Stored records:
*****

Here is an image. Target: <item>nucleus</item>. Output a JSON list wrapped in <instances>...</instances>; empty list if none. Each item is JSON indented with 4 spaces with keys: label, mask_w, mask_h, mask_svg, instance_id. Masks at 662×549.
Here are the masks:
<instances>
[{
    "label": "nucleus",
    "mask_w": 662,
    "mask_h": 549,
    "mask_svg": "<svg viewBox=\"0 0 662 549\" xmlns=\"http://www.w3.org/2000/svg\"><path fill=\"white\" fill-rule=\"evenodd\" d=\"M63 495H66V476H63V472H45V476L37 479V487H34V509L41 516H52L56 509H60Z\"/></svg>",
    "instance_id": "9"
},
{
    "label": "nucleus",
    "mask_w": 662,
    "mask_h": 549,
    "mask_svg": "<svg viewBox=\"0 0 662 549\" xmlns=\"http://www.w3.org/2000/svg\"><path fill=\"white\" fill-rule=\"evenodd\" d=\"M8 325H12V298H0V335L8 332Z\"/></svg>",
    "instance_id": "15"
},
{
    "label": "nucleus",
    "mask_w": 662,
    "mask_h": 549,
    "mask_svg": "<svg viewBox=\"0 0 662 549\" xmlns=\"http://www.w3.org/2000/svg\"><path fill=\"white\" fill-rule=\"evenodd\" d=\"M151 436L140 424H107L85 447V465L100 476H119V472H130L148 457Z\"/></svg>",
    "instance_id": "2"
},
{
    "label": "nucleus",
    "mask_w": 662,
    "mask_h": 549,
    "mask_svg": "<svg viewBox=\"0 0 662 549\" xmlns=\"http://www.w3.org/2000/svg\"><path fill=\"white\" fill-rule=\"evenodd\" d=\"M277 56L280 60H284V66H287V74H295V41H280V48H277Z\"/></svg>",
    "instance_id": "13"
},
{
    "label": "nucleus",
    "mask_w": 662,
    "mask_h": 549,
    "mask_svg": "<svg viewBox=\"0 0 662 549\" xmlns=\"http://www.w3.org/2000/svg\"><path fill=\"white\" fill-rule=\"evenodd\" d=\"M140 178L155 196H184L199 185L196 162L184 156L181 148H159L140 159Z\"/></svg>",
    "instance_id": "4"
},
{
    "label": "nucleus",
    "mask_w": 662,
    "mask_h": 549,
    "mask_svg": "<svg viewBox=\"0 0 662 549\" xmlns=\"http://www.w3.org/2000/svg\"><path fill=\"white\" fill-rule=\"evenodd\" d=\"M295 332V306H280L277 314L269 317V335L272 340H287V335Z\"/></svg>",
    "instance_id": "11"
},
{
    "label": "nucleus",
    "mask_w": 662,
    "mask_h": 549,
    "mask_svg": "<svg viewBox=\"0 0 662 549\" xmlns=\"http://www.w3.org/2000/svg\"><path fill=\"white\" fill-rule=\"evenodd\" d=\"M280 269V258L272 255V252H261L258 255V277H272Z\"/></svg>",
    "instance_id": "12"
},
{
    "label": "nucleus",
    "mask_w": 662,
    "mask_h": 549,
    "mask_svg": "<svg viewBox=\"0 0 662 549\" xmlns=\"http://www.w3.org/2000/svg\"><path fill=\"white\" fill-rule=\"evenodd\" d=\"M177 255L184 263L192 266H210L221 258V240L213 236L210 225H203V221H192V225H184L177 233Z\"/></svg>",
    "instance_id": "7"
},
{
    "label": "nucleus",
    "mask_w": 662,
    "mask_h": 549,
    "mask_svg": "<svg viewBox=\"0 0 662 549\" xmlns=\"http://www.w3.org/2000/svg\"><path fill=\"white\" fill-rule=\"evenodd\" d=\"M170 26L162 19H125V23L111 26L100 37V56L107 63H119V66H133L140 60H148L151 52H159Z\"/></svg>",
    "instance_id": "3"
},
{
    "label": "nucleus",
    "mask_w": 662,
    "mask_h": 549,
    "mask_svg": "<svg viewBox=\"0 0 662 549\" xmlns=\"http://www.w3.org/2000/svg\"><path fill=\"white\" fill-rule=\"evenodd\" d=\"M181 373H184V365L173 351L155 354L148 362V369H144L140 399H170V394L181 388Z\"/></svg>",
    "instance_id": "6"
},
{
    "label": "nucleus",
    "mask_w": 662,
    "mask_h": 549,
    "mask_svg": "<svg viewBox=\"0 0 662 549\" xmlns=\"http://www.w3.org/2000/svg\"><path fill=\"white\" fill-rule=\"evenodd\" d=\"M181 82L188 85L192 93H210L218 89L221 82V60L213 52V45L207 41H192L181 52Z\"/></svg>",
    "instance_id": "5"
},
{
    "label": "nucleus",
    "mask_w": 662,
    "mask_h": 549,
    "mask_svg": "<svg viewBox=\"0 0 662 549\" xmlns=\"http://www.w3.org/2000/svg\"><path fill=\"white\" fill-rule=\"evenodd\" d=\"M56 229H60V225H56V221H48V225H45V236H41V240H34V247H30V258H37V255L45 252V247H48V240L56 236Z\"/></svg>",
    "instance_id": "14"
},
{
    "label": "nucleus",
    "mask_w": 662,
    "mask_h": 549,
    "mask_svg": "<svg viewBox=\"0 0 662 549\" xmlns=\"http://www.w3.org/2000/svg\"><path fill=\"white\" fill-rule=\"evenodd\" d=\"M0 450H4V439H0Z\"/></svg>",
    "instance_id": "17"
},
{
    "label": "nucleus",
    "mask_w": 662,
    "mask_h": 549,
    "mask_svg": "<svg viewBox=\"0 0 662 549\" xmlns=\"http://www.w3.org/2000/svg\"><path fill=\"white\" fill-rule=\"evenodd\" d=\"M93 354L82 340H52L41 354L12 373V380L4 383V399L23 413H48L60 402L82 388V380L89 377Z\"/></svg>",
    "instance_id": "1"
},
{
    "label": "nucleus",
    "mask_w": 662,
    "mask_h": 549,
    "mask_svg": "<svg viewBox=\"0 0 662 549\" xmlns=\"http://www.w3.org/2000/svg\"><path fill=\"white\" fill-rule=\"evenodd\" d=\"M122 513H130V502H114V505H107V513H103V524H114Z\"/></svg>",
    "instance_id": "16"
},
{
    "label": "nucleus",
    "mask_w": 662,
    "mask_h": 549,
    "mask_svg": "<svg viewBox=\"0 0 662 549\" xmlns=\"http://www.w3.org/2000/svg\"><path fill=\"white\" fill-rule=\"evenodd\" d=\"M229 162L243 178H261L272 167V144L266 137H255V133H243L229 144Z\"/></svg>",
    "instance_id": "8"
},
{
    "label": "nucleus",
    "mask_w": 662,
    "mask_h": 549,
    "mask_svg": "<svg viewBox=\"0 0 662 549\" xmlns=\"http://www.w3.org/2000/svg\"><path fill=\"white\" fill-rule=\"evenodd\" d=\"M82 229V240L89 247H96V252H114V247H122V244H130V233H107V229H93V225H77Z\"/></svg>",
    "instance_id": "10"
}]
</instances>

*****

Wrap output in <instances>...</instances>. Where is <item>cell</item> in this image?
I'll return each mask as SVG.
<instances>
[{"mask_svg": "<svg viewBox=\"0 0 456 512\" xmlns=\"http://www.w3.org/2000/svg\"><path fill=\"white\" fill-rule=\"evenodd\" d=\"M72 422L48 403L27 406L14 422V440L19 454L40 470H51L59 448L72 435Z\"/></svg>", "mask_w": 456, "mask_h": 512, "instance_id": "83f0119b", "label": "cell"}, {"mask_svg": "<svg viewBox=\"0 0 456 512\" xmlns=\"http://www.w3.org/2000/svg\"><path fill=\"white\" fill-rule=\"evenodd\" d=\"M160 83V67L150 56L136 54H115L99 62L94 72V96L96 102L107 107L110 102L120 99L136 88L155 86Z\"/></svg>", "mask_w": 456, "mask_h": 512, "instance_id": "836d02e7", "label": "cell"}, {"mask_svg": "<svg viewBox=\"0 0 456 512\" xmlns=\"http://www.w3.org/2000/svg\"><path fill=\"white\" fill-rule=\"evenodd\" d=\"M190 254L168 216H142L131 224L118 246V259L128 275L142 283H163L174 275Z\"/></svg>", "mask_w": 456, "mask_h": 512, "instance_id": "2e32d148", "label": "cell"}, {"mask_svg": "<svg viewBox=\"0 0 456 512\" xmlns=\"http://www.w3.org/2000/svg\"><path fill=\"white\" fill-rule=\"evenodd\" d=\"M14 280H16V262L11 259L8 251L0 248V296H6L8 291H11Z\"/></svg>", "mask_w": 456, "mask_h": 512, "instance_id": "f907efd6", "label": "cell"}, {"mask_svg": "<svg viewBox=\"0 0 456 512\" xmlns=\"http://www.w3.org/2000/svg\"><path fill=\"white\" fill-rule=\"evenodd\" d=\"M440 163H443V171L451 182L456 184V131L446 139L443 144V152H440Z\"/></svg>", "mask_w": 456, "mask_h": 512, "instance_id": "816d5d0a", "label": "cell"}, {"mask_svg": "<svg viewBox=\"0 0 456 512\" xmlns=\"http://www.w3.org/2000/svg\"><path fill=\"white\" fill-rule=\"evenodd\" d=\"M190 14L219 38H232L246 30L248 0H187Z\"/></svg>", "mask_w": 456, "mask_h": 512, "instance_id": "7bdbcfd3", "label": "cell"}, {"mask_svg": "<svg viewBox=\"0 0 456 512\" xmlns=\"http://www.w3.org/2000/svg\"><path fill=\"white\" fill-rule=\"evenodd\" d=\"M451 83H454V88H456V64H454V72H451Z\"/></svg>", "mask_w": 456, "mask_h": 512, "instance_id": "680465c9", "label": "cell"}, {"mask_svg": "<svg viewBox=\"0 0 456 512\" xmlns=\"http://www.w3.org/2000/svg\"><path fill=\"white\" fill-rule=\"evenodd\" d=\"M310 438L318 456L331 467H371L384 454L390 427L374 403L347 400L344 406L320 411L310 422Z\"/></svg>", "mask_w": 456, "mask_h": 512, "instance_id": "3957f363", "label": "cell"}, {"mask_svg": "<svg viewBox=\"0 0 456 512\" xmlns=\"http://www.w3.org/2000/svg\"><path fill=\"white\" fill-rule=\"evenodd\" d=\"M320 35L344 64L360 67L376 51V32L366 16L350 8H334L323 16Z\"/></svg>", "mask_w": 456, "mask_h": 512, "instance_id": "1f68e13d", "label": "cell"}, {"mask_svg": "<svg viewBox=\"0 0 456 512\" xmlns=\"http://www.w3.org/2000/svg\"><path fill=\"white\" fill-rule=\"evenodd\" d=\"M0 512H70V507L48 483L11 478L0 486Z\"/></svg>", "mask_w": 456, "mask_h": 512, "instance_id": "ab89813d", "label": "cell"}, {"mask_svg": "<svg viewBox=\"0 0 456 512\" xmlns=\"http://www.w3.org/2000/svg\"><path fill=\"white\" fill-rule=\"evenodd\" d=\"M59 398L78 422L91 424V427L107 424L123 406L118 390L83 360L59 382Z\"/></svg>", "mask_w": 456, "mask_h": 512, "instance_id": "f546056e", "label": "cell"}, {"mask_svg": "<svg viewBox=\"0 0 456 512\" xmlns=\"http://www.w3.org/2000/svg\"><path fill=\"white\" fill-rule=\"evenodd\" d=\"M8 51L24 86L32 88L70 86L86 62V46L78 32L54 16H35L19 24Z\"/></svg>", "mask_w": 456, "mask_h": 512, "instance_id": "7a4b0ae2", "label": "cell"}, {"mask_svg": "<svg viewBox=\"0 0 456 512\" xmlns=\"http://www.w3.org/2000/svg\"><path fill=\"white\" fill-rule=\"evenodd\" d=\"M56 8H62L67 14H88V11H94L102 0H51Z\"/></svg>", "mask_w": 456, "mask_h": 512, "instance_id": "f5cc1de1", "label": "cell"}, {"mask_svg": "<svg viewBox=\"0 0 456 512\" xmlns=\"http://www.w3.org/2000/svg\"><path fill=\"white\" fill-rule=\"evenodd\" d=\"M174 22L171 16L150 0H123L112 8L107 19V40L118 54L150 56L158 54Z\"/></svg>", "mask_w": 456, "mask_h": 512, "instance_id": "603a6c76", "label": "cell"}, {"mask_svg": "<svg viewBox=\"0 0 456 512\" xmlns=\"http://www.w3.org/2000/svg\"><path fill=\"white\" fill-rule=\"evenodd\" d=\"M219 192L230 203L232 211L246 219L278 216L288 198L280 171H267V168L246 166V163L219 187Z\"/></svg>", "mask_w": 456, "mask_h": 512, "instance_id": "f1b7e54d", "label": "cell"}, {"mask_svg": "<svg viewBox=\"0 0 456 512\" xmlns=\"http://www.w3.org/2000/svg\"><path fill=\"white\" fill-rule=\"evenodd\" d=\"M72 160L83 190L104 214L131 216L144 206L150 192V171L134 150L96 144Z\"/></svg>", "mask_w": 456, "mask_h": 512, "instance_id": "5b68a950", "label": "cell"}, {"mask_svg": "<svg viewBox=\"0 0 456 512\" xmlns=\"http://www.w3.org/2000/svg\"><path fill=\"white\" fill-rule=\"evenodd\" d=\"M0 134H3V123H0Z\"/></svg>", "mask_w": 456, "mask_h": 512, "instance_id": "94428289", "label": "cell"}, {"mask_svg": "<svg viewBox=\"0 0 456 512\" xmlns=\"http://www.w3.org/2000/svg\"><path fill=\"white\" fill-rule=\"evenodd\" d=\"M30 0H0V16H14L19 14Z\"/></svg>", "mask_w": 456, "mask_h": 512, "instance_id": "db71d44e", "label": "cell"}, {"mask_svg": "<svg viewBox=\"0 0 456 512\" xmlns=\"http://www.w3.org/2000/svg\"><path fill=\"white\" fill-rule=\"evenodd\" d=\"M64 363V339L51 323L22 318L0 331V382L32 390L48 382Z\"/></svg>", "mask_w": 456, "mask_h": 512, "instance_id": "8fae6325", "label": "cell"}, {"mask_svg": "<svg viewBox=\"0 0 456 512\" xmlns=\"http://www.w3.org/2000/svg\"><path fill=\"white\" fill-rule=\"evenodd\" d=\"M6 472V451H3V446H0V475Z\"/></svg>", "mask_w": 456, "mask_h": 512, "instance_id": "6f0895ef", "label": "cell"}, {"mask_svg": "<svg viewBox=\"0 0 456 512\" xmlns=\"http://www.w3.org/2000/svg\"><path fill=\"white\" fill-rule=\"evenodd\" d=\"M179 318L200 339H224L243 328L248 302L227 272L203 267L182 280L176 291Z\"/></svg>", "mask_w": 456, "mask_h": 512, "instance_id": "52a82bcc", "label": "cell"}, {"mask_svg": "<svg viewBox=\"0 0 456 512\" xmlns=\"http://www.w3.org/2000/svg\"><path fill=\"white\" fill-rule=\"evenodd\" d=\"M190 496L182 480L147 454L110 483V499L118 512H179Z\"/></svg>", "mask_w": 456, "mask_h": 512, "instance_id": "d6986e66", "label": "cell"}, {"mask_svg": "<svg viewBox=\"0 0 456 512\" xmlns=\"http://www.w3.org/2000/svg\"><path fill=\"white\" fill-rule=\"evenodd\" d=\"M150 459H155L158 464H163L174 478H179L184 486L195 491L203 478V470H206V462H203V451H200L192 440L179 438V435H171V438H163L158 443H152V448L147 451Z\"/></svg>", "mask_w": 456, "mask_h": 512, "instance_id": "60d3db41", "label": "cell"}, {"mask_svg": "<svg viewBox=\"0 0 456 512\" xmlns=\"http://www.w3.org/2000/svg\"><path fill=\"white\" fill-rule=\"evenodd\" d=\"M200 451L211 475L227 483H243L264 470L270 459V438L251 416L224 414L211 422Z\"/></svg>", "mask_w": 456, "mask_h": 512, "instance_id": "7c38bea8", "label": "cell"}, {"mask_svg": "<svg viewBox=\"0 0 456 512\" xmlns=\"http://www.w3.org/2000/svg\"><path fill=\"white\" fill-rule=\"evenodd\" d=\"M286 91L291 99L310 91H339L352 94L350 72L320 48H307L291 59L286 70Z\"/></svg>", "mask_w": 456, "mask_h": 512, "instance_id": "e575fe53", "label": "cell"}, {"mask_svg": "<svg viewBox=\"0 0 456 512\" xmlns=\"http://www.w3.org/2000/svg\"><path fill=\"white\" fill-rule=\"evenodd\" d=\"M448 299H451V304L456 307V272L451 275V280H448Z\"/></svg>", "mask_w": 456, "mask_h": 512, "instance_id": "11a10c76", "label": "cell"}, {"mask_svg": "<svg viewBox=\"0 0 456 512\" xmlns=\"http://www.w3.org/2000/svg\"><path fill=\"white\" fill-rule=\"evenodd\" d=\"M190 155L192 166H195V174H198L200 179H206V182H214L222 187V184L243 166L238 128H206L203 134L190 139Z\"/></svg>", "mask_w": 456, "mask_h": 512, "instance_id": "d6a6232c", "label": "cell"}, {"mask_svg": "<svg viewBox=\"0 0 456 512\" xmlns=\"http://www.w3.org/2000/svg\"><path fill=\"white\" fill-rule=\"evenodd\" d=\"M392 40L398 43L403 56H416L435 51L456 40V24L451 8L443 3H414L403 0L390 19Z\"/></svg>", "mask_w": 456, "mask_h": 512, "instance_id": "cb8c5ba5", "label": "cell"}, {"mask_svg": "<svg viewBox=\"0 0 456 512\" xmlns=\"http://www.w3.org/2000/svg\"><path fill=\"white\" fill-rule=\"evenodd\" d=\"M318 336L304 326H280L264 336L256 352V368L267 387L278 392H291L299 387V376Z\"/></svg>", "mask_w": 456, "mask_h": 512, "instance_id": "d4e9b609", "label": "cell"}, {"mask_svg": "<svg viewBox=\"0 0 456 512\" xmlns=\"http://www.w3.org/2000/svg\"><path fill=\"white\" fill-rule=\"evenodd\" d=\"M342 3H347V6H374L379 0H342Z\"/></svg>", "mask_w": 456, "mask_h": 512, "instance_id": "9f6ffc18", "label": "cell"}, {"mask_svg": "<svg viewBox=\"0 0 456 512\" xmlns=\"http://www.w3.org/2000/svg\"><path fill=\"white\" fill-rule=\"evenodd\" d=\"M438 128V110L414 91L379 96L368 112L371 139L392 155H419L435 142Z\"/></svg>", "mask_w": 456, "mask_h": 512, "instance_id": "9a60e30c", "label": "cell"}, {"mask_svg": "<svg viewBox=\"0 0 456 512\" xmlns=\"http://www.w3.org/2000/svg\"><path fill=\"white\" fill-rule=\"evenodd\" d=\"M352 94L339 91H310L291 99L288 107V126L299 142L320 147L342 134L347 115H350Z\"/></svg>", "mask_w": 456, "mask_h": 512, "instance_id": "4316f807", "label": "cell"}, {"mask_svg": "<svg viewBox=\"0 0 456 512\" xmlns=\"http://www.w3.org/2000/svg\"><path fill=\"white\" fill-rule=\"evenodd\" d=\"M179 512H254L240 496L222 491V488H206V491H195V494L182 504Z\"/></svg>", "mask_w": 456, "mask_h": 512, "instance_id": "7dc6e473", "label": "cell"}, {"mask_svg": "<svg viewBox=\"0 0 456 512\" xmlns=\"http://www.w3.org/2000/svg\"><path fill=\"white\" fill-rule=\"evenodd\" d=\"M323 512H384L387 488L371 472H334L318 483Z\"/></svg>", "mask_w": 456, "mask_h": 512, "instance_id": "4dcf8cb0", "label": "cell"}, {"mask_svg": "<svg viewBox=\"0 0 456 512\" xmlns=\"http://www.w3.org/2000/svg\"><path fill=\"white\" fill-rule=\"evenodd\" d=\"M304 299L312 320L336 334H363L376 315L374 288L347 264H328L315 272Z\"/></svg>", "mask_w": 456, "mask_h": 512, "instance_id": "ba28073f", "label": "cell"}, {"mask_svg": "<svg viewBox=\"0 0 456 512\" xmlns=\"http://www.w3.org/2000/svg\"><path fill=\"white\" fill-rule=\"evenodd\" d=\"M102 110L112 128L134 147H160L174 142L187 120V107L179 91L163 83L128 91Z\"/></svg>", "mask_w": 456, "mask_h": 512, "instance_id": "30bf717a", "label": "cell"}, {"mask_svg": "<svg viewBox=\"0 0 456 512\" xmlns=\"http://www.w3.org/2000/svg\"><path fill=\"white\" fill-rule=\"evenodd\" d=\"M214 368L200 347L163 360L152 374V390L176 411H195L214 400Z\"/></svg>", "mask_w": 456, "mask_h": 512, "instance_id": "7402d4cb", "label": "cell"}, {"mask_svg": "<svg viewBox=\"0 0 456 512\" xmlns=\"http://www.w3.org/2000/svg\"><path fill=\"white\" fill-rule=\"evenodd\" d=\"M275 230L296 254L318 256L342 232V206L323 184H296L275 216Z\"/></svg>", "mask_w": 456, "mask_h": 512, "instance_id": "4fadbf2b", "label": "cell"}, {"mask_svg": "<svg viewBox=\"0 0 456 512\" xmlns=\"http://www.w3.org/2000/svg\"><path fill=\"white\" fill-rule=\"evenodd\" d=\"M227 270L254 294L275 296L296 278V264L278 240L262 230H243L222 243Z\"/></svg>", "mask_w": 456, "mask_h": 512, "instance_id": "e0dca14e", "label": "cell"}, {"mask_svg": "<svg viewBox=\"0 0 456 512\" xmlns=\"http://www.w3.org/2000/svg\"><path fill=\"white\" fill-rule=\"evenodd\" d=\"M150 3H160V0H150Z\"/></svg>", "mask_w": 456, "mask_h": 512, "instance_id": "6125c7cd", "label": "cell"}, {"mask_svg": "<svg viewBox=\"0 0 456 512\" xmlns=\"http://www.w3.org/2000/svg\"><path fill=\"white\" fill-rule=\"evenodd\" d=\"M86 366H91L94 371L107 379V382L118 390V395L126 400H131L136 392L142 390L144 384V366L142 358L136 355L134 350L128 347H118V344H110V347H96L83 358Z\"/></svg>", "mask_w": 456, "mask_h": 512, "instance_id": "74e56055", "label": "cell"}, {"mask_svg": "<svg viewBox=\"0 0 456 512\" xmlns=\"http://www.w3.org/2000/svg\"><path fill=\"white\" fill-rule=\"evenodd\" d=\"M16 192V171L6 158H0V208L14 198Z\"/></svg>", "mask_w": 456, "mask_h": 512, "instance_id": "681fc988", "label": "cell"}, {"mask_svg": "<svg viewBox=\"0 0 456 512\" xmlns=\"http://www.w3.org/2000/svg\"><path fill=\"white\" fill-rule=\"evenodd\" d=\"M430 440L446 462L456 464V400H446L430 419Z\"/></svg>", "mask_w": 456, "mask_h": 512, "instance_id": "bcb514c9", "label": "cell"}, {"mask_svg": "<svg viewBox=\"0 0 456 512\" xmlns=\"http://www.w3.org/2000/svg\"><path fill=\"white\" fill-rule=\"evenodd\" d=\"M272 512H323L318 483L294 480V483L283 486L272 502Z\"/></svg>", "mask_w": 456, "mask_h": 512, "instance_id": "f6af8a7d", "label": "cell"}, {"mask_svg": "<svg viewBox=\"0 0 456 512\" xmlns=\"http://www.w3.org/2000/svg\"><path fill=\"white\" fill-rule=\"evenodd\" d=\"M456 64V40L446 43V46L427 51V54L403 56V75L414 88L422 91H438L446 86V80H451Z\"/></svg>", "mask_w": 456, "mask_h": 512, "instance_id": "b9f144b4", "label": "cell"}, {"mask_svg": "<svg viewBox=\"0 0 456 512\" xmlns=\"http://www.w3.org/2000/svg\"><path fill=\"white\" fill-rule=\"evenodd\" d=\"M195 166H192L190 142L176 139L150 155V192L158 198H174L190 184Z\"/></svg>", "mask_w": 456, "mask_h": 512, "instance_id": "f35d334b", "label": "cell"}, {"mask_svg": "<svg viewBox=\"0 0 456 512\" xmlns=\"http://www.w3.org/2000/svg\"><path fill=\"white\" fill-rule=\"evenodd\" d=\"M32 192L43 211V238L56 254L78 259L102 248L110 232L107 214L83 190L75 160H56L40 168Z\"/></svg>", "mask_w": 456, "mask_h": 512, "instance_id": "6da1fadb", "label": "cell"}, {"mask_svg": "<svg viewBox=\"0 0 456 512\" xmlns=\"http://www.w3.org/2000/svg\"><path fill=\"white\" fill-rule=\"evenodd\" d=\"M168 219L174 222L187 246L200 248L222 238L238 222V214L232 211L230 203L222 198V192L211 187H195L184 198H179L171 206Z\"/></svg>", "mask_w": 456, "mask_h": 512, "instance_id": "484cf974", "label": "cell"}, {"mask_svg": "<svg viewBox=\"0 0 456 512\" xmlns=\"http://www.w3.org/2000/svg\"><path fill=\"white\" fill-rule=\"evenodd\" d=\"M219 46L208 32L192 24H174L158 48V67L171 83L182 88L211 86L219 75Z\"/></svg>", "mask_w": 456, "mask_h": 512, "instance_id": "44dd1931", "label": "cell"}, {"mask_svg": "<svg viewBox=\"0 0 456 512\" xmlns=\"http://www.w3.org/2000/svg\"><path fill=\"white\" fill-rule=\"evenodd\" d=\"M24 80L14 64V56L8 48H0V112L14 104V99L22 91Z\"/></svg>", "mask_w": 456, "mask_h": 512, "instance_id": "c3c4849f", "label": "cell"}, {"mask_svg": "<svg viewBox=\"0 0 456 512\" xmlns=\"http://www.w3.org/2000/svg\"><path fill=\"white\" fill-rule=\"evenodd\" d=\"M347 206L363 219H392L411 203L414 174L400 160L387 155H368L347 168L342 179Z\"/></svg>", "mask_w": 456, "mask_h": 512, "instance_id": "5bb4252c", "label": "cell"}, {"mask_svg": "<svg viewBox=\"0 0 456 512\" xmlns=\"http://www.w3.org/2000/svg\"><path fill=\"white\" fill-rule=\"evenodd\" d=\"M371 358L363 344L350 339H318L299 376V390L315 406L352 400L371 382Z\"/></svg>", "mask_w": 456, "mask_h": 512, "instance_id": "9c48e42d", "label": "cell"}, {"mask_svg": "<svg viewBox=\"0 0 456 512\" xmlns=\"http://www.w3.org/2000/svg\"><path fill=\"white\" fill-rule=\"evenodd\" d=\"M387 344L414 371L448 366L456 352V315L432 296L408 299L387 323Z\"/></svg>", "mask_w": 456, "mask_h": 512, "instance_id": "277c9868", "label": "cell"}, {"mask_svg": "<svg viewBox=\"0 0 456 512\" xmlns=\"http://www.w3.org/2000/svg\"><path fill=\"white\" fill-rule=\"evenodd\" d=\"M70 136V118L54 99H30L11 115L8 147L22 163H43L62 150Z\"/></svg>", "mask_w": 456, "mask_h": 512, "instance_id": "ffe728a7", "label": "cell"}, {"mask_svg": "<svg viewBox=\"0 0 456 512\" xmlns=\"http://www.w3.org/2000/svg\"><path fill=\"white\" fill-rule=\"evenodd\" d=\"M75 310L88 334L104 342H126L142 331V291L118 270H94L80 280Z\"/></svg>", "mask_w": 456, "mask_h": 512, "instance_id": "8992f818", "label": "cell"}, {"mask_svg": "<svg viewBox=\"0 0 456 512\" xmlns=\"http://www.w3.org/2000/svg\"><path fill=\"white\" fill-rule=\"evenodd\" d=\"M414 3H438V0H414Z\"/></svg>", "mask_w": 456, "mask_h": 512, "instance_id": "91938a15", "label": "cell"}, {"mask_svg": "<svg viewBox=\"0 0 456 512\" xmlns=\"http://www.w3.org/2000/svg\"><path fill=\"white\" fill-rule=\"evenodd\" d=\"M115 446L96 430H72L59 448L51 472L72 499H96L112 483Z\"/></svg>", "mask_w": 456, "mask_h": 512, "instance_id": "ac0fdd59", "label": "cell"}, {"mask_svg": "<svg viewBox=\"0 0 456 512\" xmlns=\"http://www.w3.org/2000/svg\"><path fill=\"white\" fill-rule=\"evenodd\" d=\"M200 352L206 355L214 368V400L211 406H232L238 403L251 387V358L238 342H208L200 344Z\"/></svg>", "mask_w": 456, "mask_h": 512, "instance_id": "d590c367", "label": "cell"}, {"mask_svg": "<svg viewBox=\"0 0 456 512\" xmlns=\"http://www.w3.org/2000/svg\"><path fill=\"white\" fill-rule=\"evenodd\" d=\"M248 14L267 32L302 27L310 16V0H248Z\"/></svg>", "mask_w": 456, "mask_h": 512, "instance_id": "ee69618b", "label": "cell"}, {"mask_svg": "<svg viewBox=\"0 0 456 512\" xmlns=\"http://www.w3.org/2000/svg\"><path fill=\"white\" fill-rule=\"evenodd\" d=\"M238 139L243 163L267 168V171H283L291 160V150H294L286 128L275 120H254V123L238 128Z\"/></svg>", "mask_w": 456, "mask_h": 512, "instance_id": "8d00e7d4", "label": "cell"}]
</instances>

*****

Set task:
Rewrite the entries from the line with "Here is an image." to the line with "495H66V476H63V472H45V476L37 479V487H34V509L41 516H52L56", putting "mask_width" in place of "mask_w" and keeping everything else the same.

Task output:
Here is an image. Target: <item>nucleus</item>. Output a JSON list wrapped in <instances>...</instances>; empty list if none. Each item is JSON indented with 4 spaces with keys: label, mask_width, mask_h, mask_svg, instance_id. Masks at 662×549.
Here are the masks:
<instances>
[{
    "label": "nucleus",
    "mask_width": 662,
    "mask_h": 549,
    "mask_svg": "<svg viewBox=\"0 0 662 549\" xmlns=\"http://www.w3.org/2000/svg\"><path fill=\"white\" fill-rule=\"evenodd\" d=\"M63 495H66V476H63V472H45V476L37 479V487H34V509L41 516H52L56 509H60Z\"/></svg>",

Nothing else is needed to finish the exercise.